In a heavily trailed speech in London, the PM said: “There is no need for a free trade agreement to involve accepting EU rules on competition policy, subsidies, social protection, the environment or anything similar.”
The pound was down 1.1 per cent against the dollar shortly after the speech, at $1.305, as traders weighed up Johnson’s hard-line position.
The Prime Minister’s address came just after the EU’s lead Brexit negotiator Michel Barnier laid out the bloc’s position in Brussels.
He made clear the EU’s long-standing position that the UK’s level access to the single market would depend on its alignment with its rules and regulations.
Barnier insisted there must be so-called level playing field provisions that guarantee the UK will not undercut the EU on standards.

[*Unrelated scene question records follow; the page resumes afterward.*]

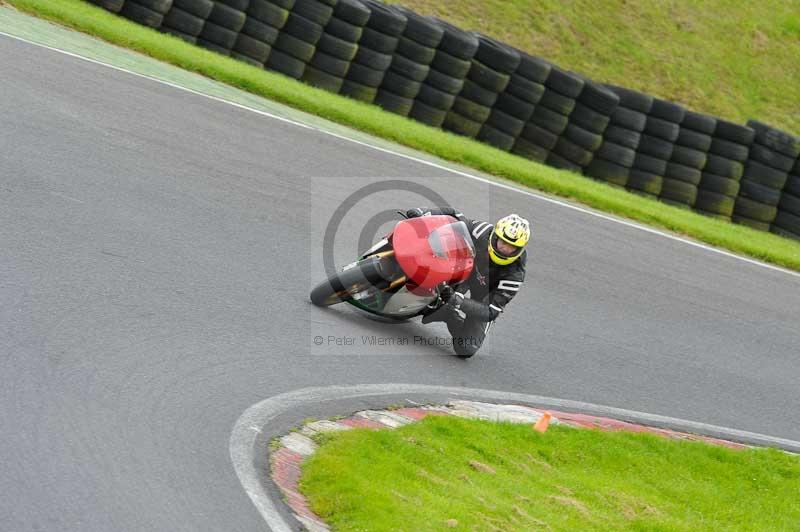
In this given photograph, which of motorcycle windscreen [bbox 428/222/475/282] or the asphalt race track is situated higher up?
motorcycle windscreen [bbox 428/222/475/282]

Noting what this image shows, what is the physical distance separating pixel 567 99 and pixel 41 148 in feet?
29.9

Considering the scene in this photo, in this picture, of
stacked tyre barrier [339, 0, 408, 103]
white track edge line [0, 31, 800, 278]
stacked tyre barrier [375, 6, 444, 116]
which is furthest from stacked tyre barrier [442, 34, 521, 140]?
white track edge line [0, 31, 800, 278]

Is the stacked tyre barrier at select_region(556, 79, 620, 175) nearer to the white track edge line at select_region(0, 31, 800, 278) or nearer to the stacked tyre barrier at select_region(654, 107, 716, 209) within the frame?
the stacked tyre barrier at select_region(654, 107, 716, 209)

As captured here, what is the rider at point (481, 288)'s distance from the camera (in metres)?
8.69

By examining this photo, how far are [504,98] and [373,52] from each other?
211 centimetres

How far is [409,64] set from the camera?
1602cm

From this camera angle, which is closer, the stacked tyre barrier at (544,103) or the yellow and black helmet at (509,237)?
the yellow and black helmet at (509,237)

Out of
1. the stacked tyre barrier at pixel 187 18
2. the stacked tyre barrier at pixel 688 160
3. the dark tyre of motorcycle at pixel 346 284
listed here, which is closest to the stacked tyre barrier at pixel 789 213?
the stacked tyre barrier at pixel 688 160

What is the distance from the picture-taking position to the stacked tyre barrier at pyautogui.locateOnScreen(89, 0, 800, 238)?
51.3 feet

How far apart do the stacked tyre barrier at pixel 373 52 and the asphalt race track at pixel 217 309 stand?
2.95 metres

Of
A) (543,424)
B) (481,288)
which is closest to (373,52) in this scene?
(481,288)

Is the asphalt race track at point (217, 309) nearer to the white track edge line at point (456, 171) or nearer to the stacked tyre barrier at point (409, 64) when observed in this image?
the white track edge line at point (456, 171)

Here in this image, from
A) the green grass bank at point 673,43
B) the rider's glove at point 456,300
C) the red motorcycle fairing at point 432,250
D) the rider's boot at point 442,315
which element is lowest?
the rider's boot at point 442,315

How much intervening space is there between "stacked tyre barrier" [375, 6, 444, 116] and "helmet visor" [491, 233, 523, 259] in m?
7.87
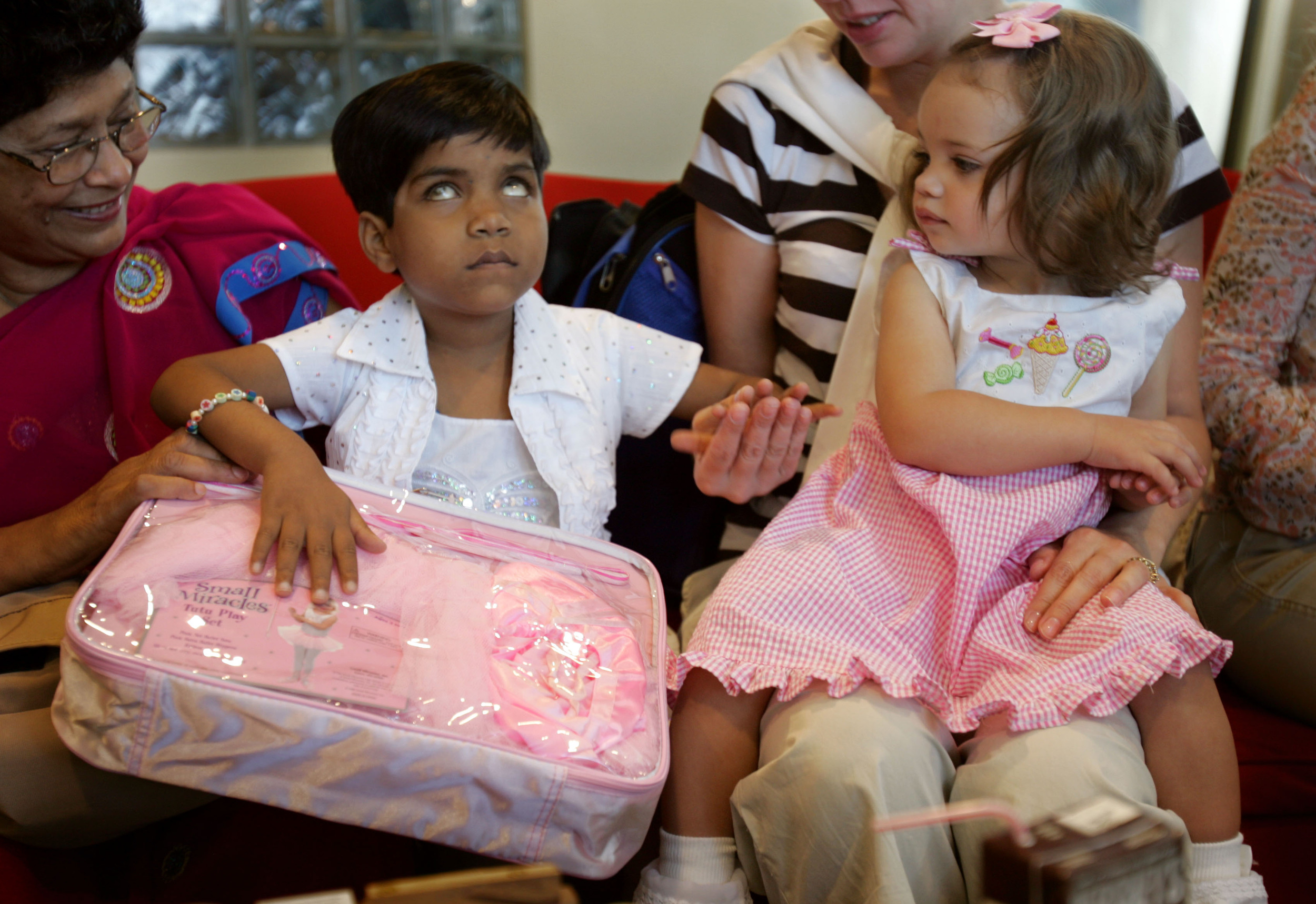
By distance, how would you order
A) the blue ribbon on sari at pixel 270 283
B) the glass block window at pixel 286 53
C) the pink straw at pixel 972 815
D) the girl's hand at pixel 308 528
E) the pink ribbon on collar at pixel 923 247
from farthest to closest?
the glass block window at pixel 286 53 → the blue ribbon on sari at pixel 270 283 → the pink ribbon on collar at pixel 923 247 → the girl's hand at pixel 308 528 → the pink straw at pixel 972 815

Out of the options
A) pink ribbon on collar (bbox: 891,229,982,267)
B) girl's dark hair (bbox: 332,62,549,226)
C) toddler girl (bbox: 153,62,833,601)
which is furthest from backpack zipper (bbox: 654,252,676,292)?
pink ribbon on collar (bbox: 891,229,982,267)

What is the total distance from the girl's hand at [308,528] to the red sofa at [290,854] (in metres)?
0.28

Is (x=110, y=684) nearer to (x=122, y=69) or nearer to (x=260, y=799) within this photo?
(x=260, y=799)

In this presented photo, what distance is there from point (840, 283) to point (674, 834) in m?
0.71

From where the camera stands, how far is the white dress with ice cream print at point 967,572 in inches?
36.9

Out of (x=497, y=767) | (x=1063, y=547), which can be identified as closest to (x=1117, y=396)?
(x=1063, y=547)

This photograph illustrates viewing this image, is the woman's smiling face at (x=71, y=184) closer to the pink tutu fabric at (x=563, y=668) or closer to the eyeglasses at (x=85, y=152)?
the eyeglasses at (x=85, y=152)

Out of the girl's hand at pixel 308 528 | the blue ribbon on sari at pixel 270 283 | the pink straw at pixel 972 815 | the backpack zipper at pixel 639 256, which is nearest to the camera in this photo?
the pink straw at pixel 972 815

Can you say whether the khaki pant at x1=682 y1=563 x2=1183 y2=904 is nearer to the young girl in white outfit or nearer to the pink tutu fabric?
the young girl in white outfit

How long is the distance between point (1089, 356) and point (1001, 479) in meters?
0.17

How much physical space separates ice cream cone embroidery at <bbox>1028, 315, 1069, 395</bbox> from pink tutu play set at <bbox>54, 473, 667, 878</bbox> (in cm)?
51

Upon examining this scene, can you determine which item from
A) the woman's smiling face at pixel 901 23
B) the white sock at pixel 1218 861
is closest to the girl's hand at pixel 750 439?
the woman's smiling face at pixel 901 23

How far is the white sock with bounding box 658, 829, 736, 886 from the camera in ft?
3.14

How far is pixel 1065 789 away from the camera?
86 centimetres
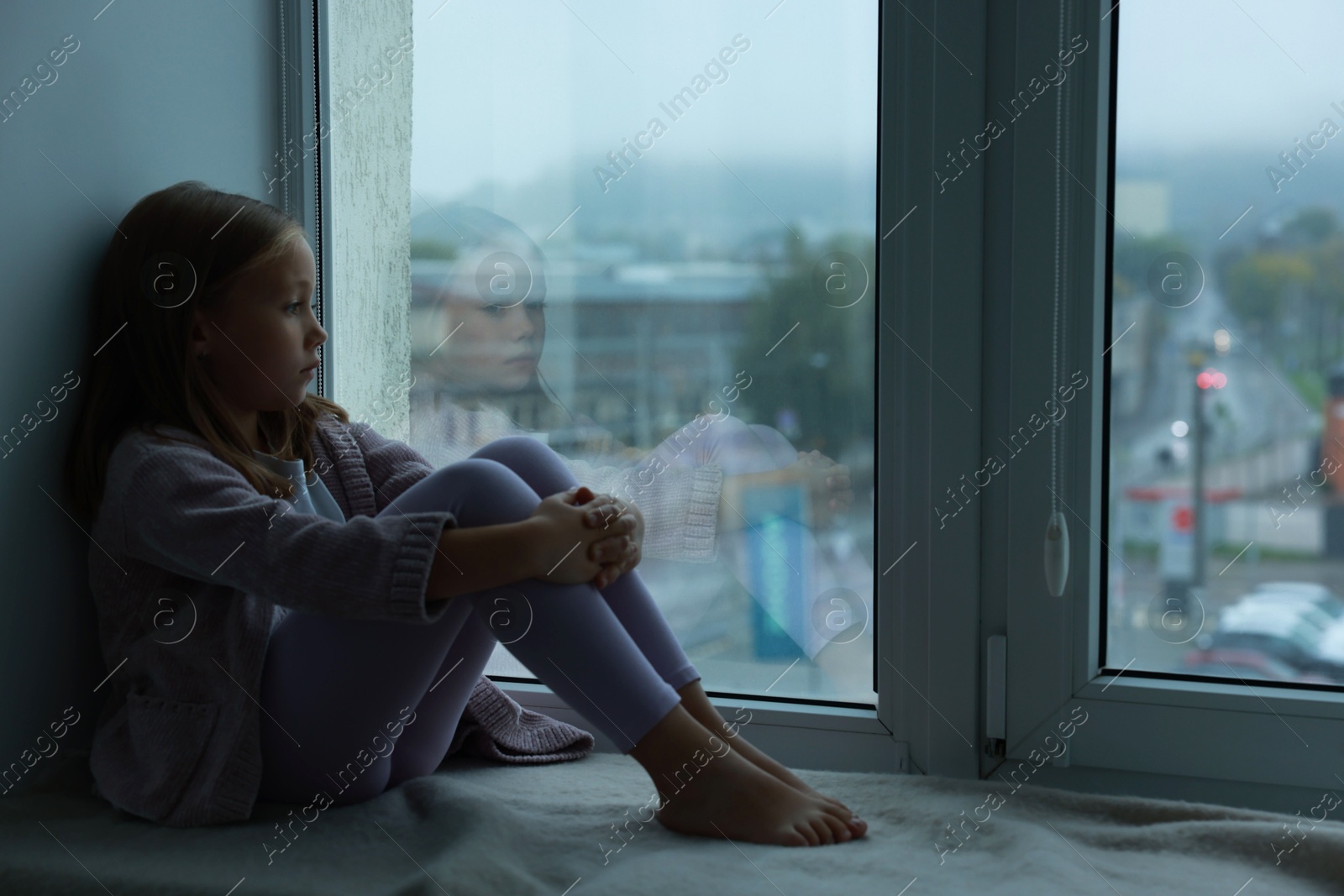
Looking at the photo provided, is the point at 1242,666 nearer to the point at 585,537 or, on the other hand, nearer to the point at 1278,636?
the point at 1278,636

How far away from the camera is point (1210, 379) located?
3.52 ft

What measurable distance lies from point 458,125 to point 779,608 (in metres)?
0.72

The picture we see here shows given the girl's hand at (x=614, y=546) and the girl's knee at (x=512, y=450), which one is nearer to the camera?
the girl's hand at (x=614, y=546)

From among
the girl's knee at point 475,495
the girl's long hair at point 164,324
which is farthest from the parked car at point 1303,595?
the girl's long hair at point 164,324

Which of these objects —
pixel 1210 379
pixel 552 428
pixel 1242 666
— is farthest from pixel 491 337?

Yet in his speech just after Barnier’s, Johnson said that it was not necessary for the UK to sign up to these rules to reach a free-trade agreement.
He said that the UK will keep its current level of standards, which he said are in many places higher than in the EU. The PM also said the UK would not insist the EU follows its rules.
“Are we going to insist that the EU does everything that we do as the price of free trade? Are we? Of course not,” he said.
“We want a comprehensive free trade agreement similar to Canada’s but in the unlikely event that we do not succeed then our trade will have to be based on our existing withdrawal agreement with the EU.”
“Let’s be clear the choice is emphatically not deal or no deal, we have a deal,” he said.